C’est là que surgit la difficulté. Il existe en France une fraction irréductible de l’électorat qui exprime son attachement aux valeurs traditionnelles et s’accommode mal de la neutralité en matière de mœurs. La mobilisation autour de la Manif pour tous -le « mai 68 conservateur » décrit par Gaël Brustier- a renforcé la conscience qu’elle avait de son existence. Les tensions culturelles, qui ne se réduisent pas dans l’opinion à la question de l’islam, ne font que se renforcer, à mesure qu’implose le projet de transformation sociale portée par la gauche.
Le fatras idéologique qu’était le Front national de Jean-Marie Le Pen permettait paradoxalement d’attirer ces électeurs au moins épisodiquement. La convergence des électeurs de l’UMP et du FN sur l’immigration et l’islam, soulignée par un récent sondage Ifop publié par le Figaro Magazine, s’accompagnait, pour une partie moindre de chacune de ces deux ensembles, d’une vision commune de l’identité nationale. Cette dimension, qui ne se réduit pas à la préférence nationale défendue par Marine Le Pen en matière économique et sociale, risque de se trouver un peu orpheline avec la mise à l’écart de Jean-Marie Le Pen.

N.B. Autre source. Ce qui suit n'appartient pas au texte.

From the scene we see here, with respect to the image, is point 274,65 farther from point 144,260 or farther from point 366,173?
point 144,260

Dès lors, et une fois mentionnés les gains d’image immédiats que devrait réaliser Marine Le Pen avec sa démonstration d’autorité, et les perspectives élargies de prise de pouvoir que cela signifie, un risque important doit être signalé. Les élections départementales ont montré l’élargissement géographique du Front national, s’étendant notamment vers l’Ouest. De manière parallèle, il s’est développé dans des catégories plus âgées, plus marquées par le catholicisme, ce qui lui est d’autant plus précieux qu’il s’agit de personnes moins vulnérables à l’abstention. Cette progression est fragile, et elle ne se fait pas sur les dossiers économiques, mais malgré les positions du Front national à ce sujet. Elle exprime une inquiétude, voire une colère, dont ce parti composite apparaissait jusqu’à présent comme le moins mauvais vecteur, et qui se jouent avant tout sur le terrain culturel.
Un tour moderniste donné au discours du Front national serait certainement loué dans la sphère médiatique ; il serait pourtant préjudiciable à la fidélisation de ses gains récents tout autant qu’à la loyauté des soutiens les plus anciens. L’UMP ne paraît pas en position d’en profiter, n’exprimant pas de positions claires et constantes sur les enjeux culturels. Ceci ouvrirait donc un espace politique, à côté du Front national, centré sur les valeurs identitaires. L’agilité stratégique de Marine Le Pen n’en serait pas diminuée, et à condition de maintenir le caractère distinctif de son parti sur le thème central de la préférence nationale, qui offre quelques passerelles avec l’enjeu identitaire, elle pourrait y trouver son compte dans la perspective des seconds tours à venir.